Record excerpts:
*-*-*
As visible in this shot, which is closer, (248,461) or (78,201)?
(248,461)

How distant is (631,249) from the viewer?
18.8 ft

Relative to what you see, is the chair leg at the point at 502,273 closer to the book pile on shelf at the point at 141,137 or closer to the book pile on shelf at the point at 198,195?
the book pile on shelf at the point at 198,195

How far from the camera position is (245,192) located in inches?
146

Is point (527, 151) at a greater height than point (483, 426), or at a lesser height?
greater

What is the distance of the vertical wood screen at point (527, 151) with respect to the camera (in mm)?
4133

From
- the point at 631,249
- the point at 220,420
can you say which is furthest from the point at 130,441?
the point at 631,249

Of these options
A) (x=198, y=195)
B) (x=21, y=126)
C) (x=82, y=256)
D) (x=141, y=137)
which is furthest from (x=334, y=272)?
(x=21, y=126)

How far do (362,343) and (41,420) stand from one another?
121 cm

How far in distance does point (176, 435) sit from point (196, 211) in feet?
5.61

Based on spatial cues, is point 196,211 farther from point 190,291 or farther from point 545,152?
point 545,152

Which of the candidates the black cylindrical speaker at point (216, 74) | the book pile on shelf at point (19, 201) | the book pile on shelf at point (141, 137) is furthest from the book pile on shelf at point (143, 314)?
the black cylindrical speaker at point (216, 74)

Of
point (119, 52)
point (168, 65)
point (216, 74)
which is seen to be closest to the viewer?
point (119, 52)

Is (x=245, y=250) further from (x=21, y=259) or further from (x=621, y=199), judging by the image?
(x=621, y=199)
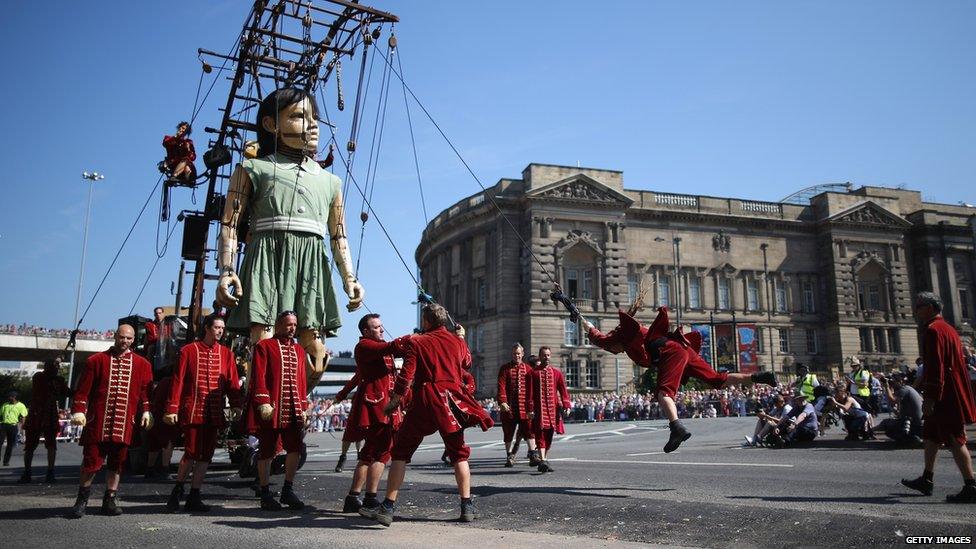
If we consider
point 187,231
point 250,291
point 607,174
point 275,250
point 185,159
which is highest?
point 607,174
*-*-*
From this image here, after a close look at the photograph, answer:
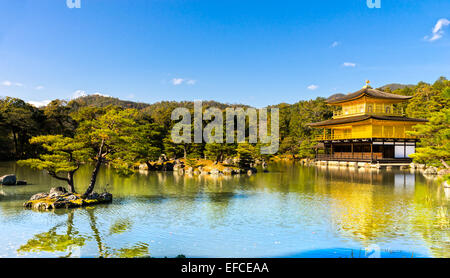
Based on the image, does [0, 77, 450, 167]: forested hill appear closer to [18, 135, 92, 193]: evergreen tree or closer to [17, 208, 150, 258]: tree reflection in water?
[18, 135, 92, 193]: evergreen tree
*-*-*
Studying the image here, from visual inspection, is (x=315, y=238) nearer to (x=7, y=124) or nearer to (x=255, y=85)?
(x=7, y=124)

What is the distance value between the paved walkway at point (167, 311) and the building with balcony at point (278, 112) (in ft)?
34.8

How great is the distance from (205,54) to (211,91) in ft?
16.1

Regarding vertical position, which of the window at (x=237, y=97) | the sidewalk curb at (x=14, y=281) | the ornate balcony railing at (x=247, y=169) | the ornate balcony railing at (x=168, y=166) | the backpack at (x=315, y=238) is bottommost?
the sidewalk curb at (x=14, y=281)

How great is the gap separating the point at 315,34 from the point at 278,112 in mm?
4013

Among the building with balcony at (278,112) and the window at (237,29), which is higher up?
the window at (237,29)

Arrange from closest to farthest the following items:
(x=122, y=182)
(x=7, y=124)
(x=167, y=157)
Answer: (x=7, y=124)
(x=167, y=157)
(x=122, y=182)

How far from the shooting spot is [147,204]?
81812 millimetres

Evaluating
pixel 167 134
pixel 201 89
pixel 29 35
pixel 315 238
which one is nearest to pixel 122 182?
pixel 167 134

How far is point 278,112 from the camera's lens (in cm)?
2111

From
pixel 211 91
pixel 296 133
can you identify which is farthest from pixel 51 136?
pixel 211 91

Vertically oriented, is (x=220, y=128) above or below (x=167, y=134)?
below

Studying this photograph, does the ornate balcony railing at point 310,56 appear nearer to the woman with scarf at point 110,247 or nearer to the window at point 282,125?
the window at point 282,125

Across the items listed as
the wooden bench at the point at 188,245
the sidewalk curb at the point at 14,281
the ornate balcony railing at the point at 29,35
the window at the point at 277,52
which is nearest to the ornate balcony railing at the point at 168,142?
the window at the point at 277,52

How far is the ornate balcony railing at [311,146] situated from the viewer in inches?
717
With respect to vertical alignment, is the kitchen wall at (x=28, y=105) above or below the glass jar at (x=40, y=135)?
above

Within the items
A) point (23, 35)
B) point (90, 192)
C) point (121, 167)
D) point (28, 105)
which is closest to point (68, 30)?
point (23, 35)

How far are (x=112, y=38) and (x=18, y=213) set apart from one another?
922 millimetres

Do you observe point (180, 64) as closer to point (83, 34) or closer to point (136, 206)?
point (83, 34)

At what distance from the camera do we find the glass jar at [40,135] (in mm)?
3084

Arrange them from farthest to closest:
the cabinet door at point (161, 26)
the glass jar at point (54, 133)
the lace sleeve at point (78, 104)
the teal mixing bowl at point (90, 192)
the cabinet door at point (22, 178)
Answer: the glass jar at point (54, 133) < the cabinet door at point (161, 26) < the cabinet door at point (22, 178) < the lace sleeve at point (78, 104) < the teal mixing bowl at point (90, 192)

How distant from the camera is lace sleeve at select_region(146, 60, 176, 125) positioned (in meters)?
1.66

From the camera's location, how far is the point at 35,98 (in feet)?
*-*-*
Instruction:
Select each line in the records above that contains the word "this" and copy those lines in full.

Task response:
As visible in this shot, which is closer, (248,461) or (78,201)?
From this image here, after a close look at the photograph, answer:
Studying this photograph, does the ornate balcony railing at point 310,56 appear nearer to the woman with scarf at point 110,247 or nearer to the window at point 282,125?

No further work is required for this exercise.